Montagem rápida com cortes ultracurtos e transições rítmicas — técnica característica de números musicais e de variedades no cinema clássico. Energia gerada pelo ritmo de corte, não pela narrativa.
No cinema de variedades clássico — especialmente nas décadas de 1920 e 1930 — desenvolveu-se uma técnica de montagem característica, que servia menos à narração e mais à ritimização pura do espaço e do movimento. Você não corta aqui para fazer a história avançar, mas para gerar energia. Cada corte está no ritmo, cada superfície de transição se torna um pulso visual.
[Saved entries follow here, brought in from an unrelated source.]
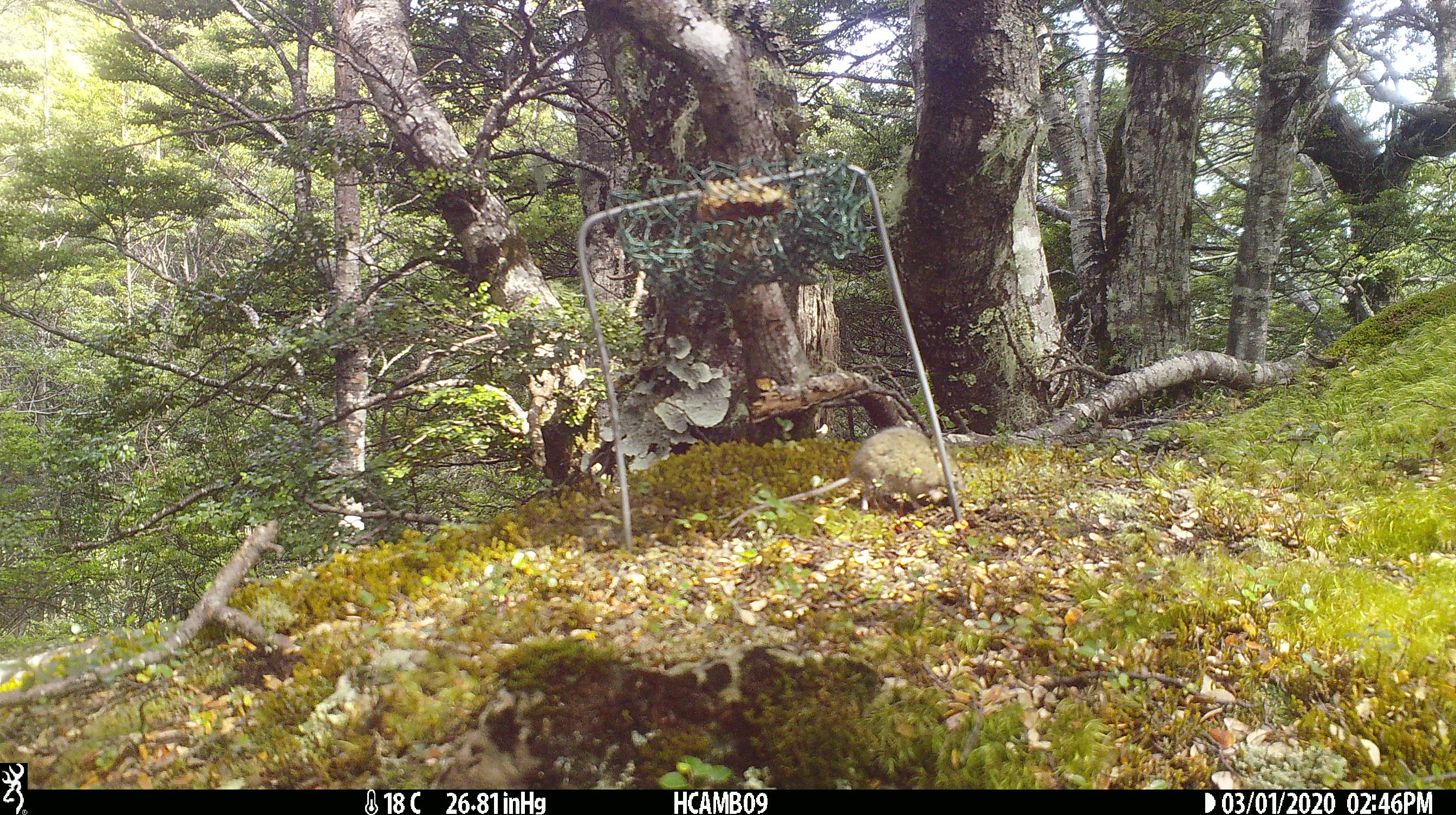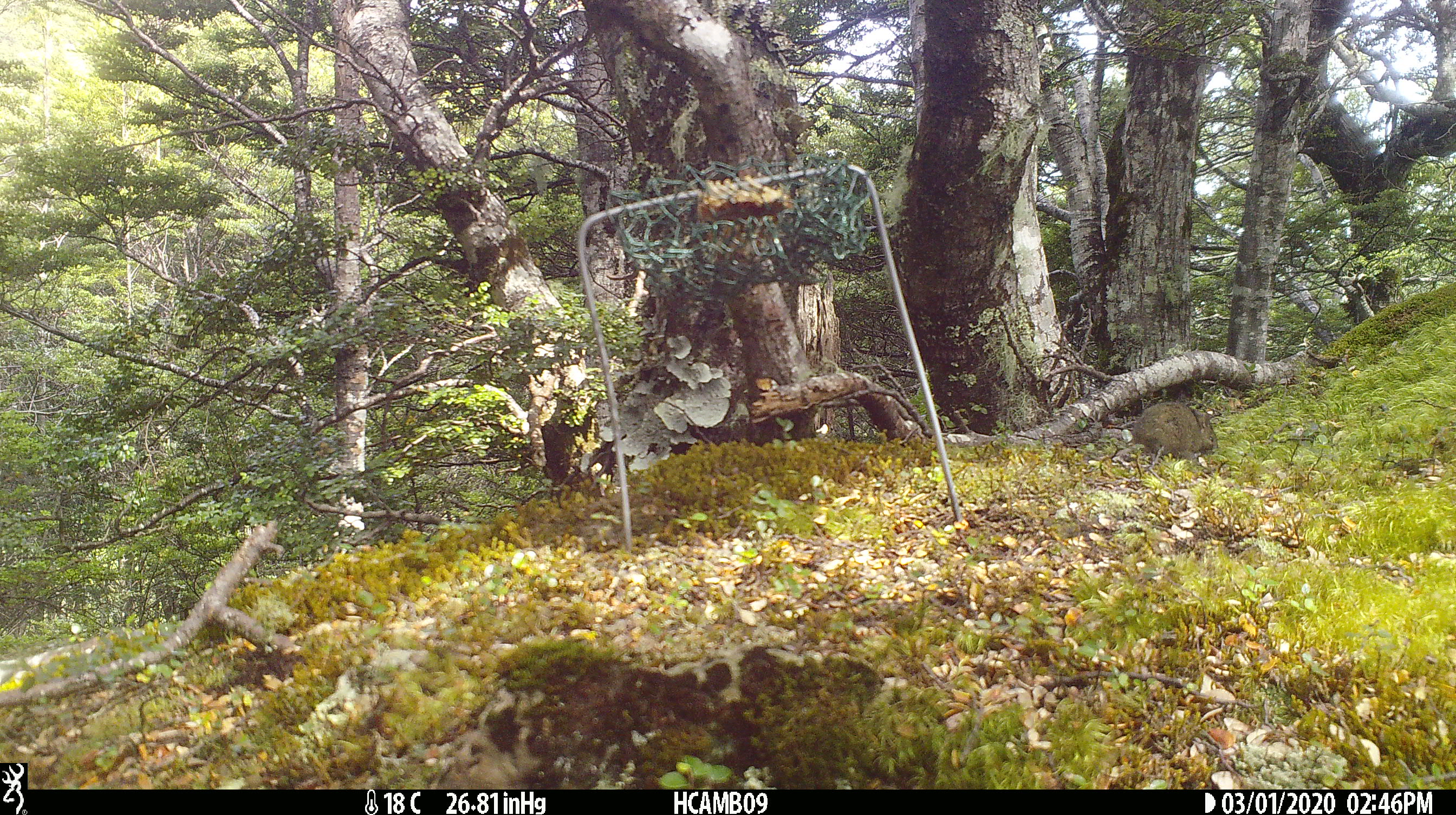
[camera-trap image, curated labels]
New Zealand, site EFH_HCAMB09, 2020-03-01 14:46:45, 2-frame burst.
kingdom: Animalia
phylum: Chordata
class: Mammalia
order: Rodentia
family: Muridae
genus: Mus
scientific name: Mus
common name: mouse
Mouse (Mus).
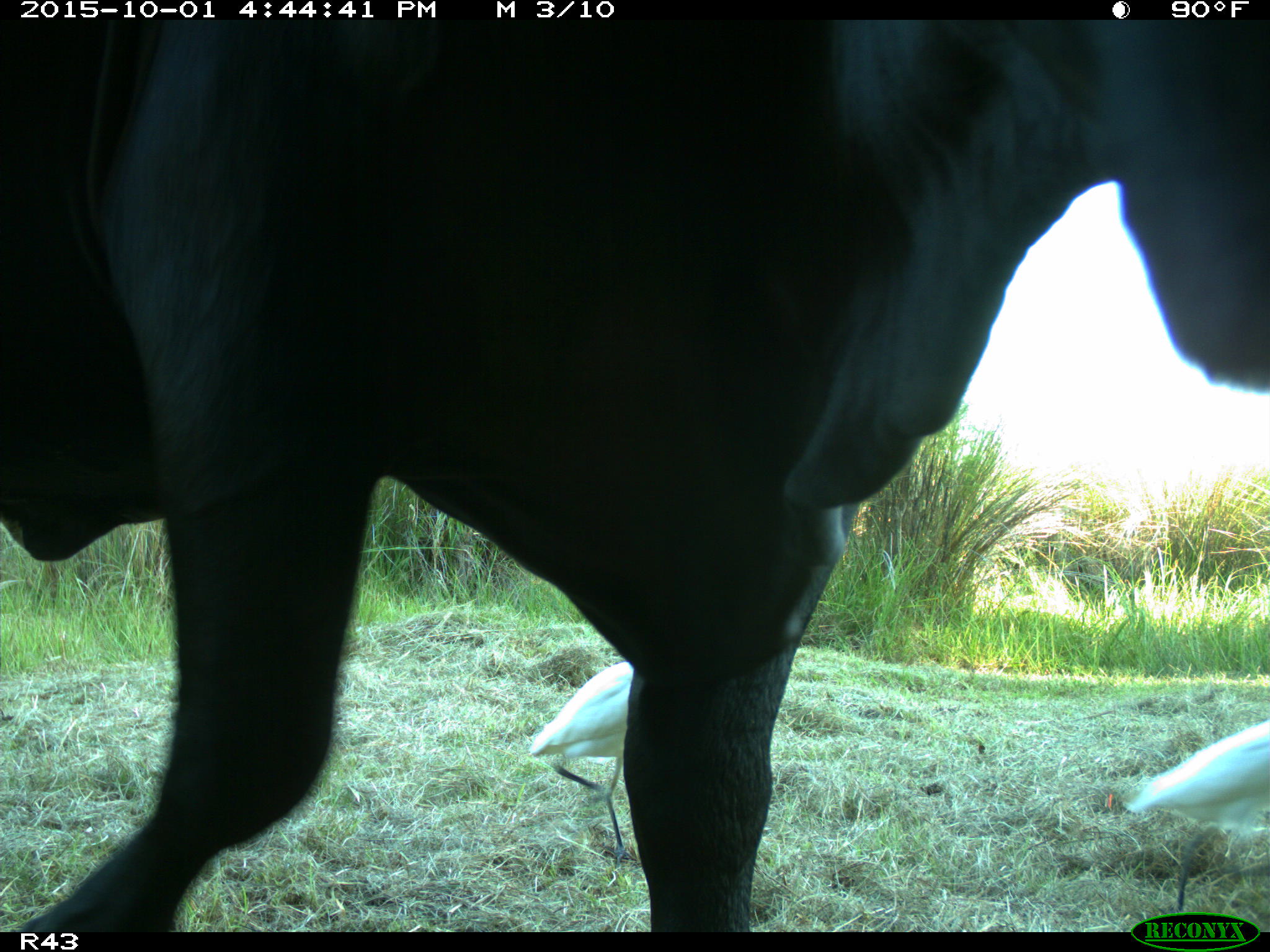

O objetivo: colocar o espectador em um estado de estimulação visual permanente, que funciona independentemente da existência de um enredo ou não.
A implementação prática trabalha com frequência de corte extrema — muitas vezes de três a cinco planos por segundo, às vezes mais rápido. Você combina não apenas cortes no sentido clássico, mas também fades, wipes, iris fades e transições geométricas. O material em si — passos de dança, expressões faciais, elementos de decoração, até mesmo membros individuais — torna-se forma visual abstrata. Uma dançarina não é mostrada como um personagem, mas suas pernas, seu tronco, seus braços são tratados como elementos rítmicos visuais separados. A montagem funciona como uma partitura: a duração do corte se torna notação musical. Você acentua, liga, para — tudo a serviço do ritmo puro.
No set e na montagem: Este procedimento exige abundância de material. Números de variedades eram filmados várias vezes, de diferentes ângulos, com diferentes distâncias focais e distâncias. O montador — e sim, muitas vezes era uma decisão construtiva consciente — precisava de opções para cada meio compasso. A câmera fornece planos estáticos; a dinâmica surge na montagem. Isso distingue fundamentalmente o Varietyese do corte de ação de décadas posteriores, onde a câmera já gera movimento — aqui ela é serva da montagem.
Historicamente, você vê isso mais fortemente em Ruttmann, em sequências de dança de longas-metragens iniciais, nos números de Busby Berkeley dos anos 1930 (embora Berkeley já usasse a câmera como compositor — uma forma híbrida). A técnica não é mais contemporânea, mas seu princípio — a velocidade de corte como um meio dramatúrgico autônomo — permanece vivo em videoclipes, filmes publicitários e sequências de ação estilizadas. Se você precisa hoje de uma sequência de montagem que não conta uma história, mas sim energia pura — o Varietyese é o seu modo de referência.